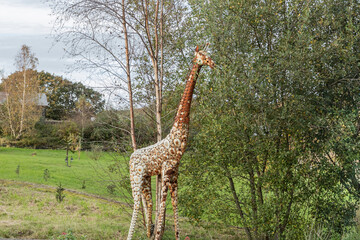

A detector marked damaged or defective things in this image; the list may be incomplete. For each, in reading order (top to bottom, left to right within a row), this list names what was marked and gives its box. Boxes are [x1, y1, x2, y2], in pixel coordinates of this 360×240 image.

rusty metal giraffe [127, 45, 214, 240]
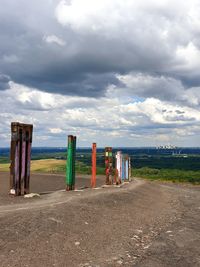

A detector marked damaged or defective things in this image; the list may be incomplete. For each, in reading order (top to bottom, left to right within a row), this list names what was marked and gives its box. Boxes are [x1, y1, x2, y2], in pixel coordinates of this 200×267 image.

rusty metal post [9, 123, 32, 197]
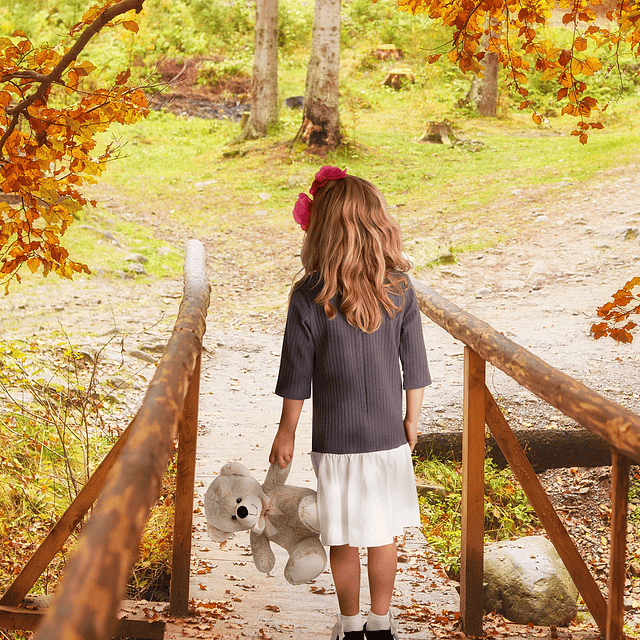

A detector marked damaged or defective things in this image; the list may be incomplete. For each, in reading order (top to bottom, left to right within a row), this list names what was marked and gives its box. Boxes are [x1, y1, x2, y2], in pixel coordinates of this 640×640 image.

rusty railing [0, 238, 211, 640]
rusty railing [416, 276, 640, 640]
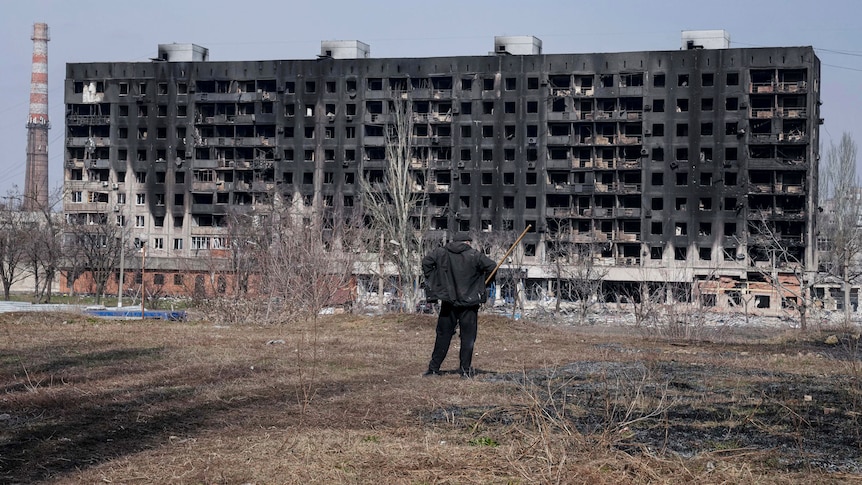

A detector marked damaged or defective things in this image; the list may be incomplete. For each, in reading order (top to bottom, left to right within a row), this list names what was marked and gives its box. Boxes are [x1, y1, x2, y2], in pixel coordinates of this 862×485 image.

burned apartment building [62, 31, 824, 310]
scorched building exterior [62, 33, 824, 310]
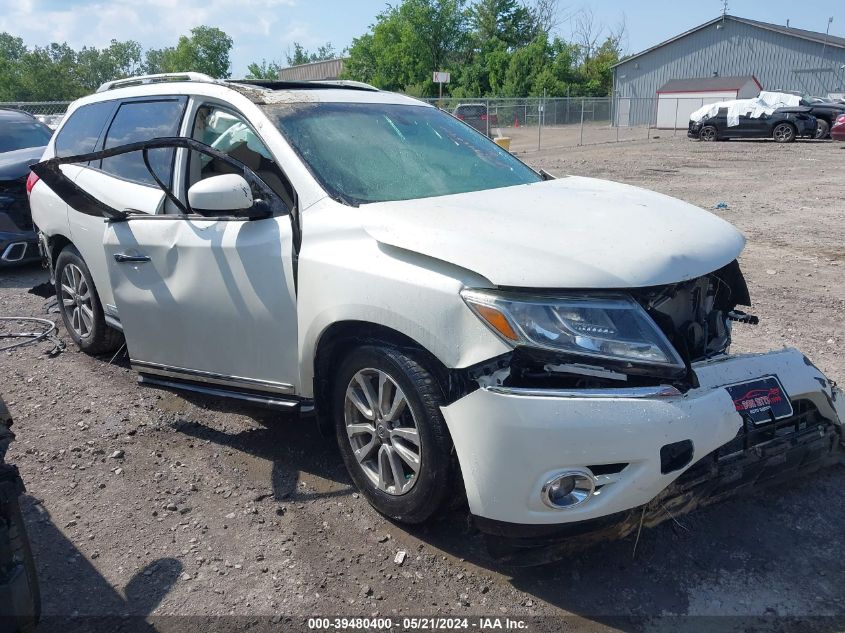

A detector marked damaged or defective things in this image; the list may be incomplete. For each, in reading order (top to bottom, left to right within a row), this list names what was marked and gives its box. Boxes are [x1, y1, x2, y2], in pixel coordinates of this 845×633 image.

§ What to do:
Please express every line of the rows above as a JSON list of strings, one string per line, with blank lines and the pictures left out.

§ Complete response:
[
  "A detector marked damaged or defective things in this image; the list may be incomplete. For each, in reading order (top to bottom, left to right within a row), this list names what was marked and gives its box. Boxes are [x1, y1, x2, y2], in pixel coordinates of this 360×240 image.",
  "rusty metal giraffe [127, 45, 214, 240]",
  "A detector marked damaged or defective things in this image; the list may be incomplete. For each, in reading order (top to bottom, left to right within a row), this list names what was marked and gives its box. Boxes are [x1, y1, x2, y2], in pixel coordinates of this 200×267 image.",
  "rusty metal post [9, 123, 32, 197]",
  "A detector marked damaged or defective things in this image; the list may be incomplete. For each, in reading order (top to bottom, left to right within a row), this list names what was marked and gives its box. Boxes are [x1, y1, x2, y2], in pixel coordinates of this 640×640 image.",
  "rusty railing [0, 238, 211, 640]",
  "rusty railing [416, 276, 640, 640]",
  "A detector marked damaged or defective things in this image; the list may be incomplete. For each, in reading order (top to bottom, left to right within a row), this list names what was marked and gives its box. Boxes are [x1, y1, x2, y2], in pixel coordinates of this 862×485 image.",
  "burned apartment building [62, 31, 824, 310]",
  "scorched building exterior [62, 33, 824, 310]",
  "A detector marked damaged or defective things in this image; the list may be incomplete. For each, in reading order (top to bottom, left to right within a row), this list names what was marked and gives its box. Boxes are [x1, y1, x2, y2], in pixel coordinates of this 845×633 image."
]